So a good friend of mine from Liberal Icebox sent me a copy of Andrea Gibson's spoken word album “Yellowbird.” Now, normally I'm not so big on spoken word stuff, and poetry, well, poetry is all well and good so long as it is Omar Khayyam or Nico Kazantzakis or some such, but frankly I find a lot of poetry to be boring, masturbate, and valueless. It's like, “I feel strongly about things, but am misunderstood.” Either that, or it's a poem about how great poetry is. Meaningful stuff there master poet. I needed to hear that.
Of course, I do have the Norton Anthology of poetry out on my desk most days and am probably just a terrible snob, thinking less of some poetry because it was written less than fifty years ago.

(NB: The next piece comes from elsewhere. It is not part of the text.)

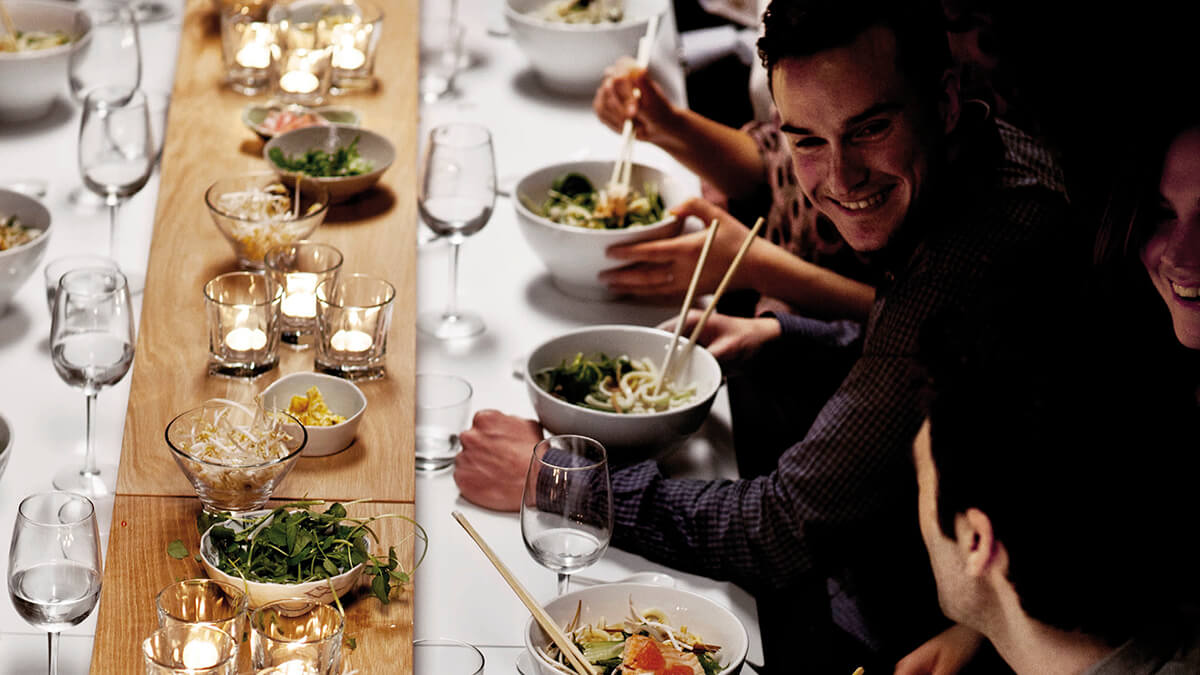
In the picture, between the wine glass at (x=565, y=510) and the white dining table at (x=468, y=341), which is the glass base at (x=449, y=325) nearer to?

Probably terribly assholish of me, but Dear Reader, I've never said I didn't have a my faults.
But this is getting off topic(Shocking considering I'm in the middle of working ann night-shift directly after working a day-shift. Woo for the eighteen hour day, woo for the heat.).

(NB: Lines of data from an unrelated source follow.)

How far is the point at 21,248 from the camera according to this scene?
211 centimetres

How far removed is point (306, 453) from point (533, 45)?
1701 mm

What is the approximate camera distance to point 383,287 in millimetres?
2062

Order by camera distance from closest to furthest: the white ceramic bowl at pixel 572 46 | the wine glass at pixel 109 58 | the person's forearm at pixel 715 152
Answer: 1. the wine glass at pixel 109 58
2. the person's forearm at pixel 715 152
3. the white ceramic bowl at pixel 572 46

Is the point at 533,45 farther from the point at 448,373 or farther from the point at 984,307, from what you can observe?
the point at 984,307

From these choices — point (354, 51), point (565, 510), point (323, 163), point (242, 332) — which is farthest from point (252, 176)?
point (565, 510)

I actually really like this Andrea Gibson album. Even if it isn't true, I'm going to pretend that a lot of her super duper, begging, insistent earnestness is ironic. Otherwise the album is a little too personal for my taste.We all got to have one or two secrets, right? If she actually doesn't have any irony, then I think so of the tracks might be a little crowding, might need a little distance before I could honestly engage them.
But oh man, the lesbian love poetry. I was shocked to find that that's something I really needed. Certainly over here I maintain a somewhat lonely and entirely sexless existence, but friends, this album put a knife right in my heart reminding me of the existence of love and sex and all the weird honest interpersonal relationships that just don't live out here. I swear, the tracks “Pole Dancer” and “Name That Meat” made me want to get back to Liberal Icebox, to find that girl I'm waiting for, to build a life and a home and all that amazing bullshit.
Oh man, working night-shift right after working day-shift. I'm sleepy, and a little bit lonely, but it'll be Ok.
I guess I can't talk about with album without saying something about the track “The Pursuit of Happiness.” This is a pretty utterly anti-US Military In Iraq speech. It says some intense things about what we're doing over here. It focuses of the suffering of the Iraqis, of the stupidity of America.
If Gibson had not also focused on the suffering of the soldier, and the suffering of the soldier's family, this track would anger me, I think. It she had villanized the individual young men and women who are caught up in this mess, I would have no time for her. It bothers me a lot when people uninvolved with the military decided to start talking about the morality of individual soldiers. Without knowing these folks stories, I don't think you have any right to attack them.
But she pretty much saves her attacks for the wider America, the system itself, the beliefs of Americans of all stripes who sent us over and keep us here and will send us into the next bullshit police action and the one after that. The system is a monster, and that's just the truth. There are some people, some leaders who ride that monster and use it to drive their crusades and causes, use that monster to build up their fortunes. I have no use for such people.
I don't know if I would say all the things she does in “Pursuit of Happiness,” but I don't hold it against her. It's a hard mess, and Gibson seems to understand that to a point.
Anyway, this album in no Abby Road or London Calling but if you get a chance it is worth a listen.